> _EXERCISE INSTRUCTIONS_
1 > Answer these questions about the Grenadier manga article, marking each answer with the matching letter.
(a) In which magazine was the manga serialized?
(b) How many episodes does the anime adaptation have?
(c) What work does Mikan Kurenai do?
2 > Give a continuation of the Grenadier manga article, starting right after its last line.

> _SELECTED TEXT_
· · · ·

- Second tankōbon volume cover, featuring Rushuna Tendō (front), Mikan Kurenai (right), and Yajirō Kojima (back)

グレネーダー (Gurenēdā)
- Genre: Comedy; Girls with guns; Western;
- Written by: Sōsuke Kaise
- Published by: Kadokawa Shoten
- English publisher: NA: Tokyopop (former); Viz Media (current; digital); ;
- Magazine: Monthly Shōnen Ace
- Original run: April 26, 2002 – March 26, 2005
- Volumes: 7
- Directed by: Hiroshi Kōjina
- Produced by: Toyoo Ashida; Hitoshi Kawamura; Yutaka Ōhashi;
- Written by: Akira Okeya
- Music by: Yasunori Iwasaki
- Studio: Studio Live; Group TAC;
- Licensed by: NA: Media Blasters;
- Original network: Wowow
- Original run: October 15, 2004 – January 14, 2005
- Episodes: 12
- Anime and manga portal

= Grenadier (manga) =

Japanese manga series and its adaptations

Grenadier (グレネーダー, Gurenēdā) is a Japanese manga series written and illustrated by Sōsuke Kaise. It was serialized in Kadokawa Shoten's shōnen manga magazine Monthly Shōnen Ace from April 2002 to March 2005, with its chapters collected in seven tankōbon volumes. In North America, the manga was initially licensed by Tokyopop and released in print from 2006 to 2008. It was later licensed for digital release by Viz Media and released in 2015.

A 12-episode anime television series adaptation, produced by Studio Live and Group TAC, and directed by Hiroshi Kōjina, was broadcast on Wowow from October 2004 to January 2005. The series was licensed in North America by Media Blasters.

==Plot==
Rushuna Tendō, a skilled teenage gunfighter known as a Senshi or "Enlightened", travels alongside the samurai Yajirō Kojima, a mercenary swordsman. Their journey begins when Yajirō and a group of samurai launch an unsuccessful assault on a fort occupied by enemy gunners, who have captured their lord. Forced to retreat, Yajirō flees to a cliff and escapes by jumping into a hot spring, where he encounters Rushuna bathing. Unperturbed by her nudity or his presence, she hides him from pursuers before explaining her philosophy of resolving conflict by removing an enemy's will to fight.

Returning to the battlefield, Yajirō witnesses the enemy leader wielding a Gatling gun to devastating effect. Rushuna intervenes, demonstrating her exceptional marksmanship and single-handedly defeating the gunner, securing the lord's rescue. Inspired by her methods, Yajirō chooses to accompany her as her partner.

Their travels bring them into conflict with a masked figure known as the Jester, who commands a dangerous weapon called "Enlightened Evil". They later learn that Tenshi, the one who sent Rushuna on her journey to master the "Ultimate Battle Strategy", has placed a bounty on her head. Joined by Mikan Kurenai, a young balloon maker, the trio proceeds toward the capital of Tento, overcoming numerous adversaries, including the elite Juttensen, Tenshi's personal guards. Upon reaching Tento, they uncover the truth behind their struggles, leading to a final confrontation with the Jester.

==Characters==
===Main characters===
- Rushuna Tendou (天道 琉朱菜, Tendō Rushuna)

· · · ·

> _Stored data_

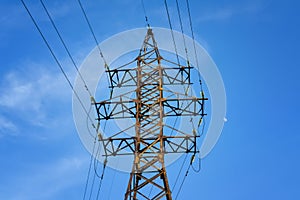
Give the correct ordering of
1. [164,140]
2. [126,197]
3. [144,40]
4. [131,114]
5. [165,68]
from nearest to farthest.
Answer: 1. [126,197]
2. [164,140]
3. [131,114]
4. [165,68]
5. [144,40]

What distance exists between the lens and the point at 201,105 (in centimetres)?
1639

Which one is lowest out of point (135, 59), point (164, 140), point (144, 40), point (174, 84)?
point (164, 140)

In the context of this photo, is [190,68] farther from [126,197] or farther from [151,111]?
[126,197]

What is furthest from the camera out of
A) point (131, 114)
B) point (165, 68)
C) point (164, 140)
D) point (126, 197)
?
point (165, 68)

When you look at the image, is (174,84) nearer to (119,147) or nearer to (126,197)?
(119,147)

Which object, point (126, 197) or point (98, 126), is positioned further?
point (98, 126)

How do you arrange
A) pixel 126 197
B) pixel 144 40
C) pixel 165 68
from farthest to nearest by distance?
pixel 144 40 → pixel 165 68 → pixel 126 197

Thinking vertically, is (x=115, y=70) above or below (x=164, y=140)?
above

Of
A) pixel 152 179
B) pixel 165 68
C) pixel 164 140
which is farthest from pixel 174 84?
pixel 152 179

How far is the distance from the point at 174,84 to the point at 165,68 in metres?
0.80

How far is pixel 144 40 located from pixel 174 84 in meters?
2.88

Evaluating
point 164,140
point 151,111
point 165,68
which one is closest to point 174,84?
point 165,68

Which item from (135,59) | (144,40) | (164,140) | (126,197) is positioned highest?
(144,40)

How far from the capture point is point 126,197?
46.3ft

· · · ·

> _YOUR WRITTEN ANSWERS_
1 >
(a) Monthly Shōnen Ace
(b) 12
(c) She is a young balloon maker.

2 >
A 16-year-old blonde Senshi trained in Tenshi's pacifist teachings. Skilled in gun kata, she uses her revolver to disable foes without killing. Her analytical skills allow her to adapt in combat, exploiting opponents' weaknesses efficiently. She often subdues enemies by embracing them or conceals ammunition in her cleavage. Fond of hot baths, she indulges in them frequently. Though she cares for Yajiro, she delays romance until her mission ends. Her surname, meaning "heavenly path", reflects her wandering life. Trained by Soun, she later marries Yajiro.
- Yajiro Kojima (虎島 弥次郎, Kojima Yajirō)

A swordsman known as the "Tiger of the Rearguard", a title reflecting his heightened combat ability when outmatched. Once a mercenary, he joins Rushuna in her mission for unity despite his aversion to firearms, which he believes devalue human life—though he exempts Rushuna from this judgment. His exceptional strength enables him to crush boulders and slice cannon shells. The journey to Tento's capital follows the same path his rebel army took during their failed invasion, holding personal significance. Initially irritated by Rushuna's nickname "Yat-chan", he eventually accepts it. Their partnership deepens over time, leading to marriage.
- Mikan Kurenai (紅 みかん, Kurenai Mikan)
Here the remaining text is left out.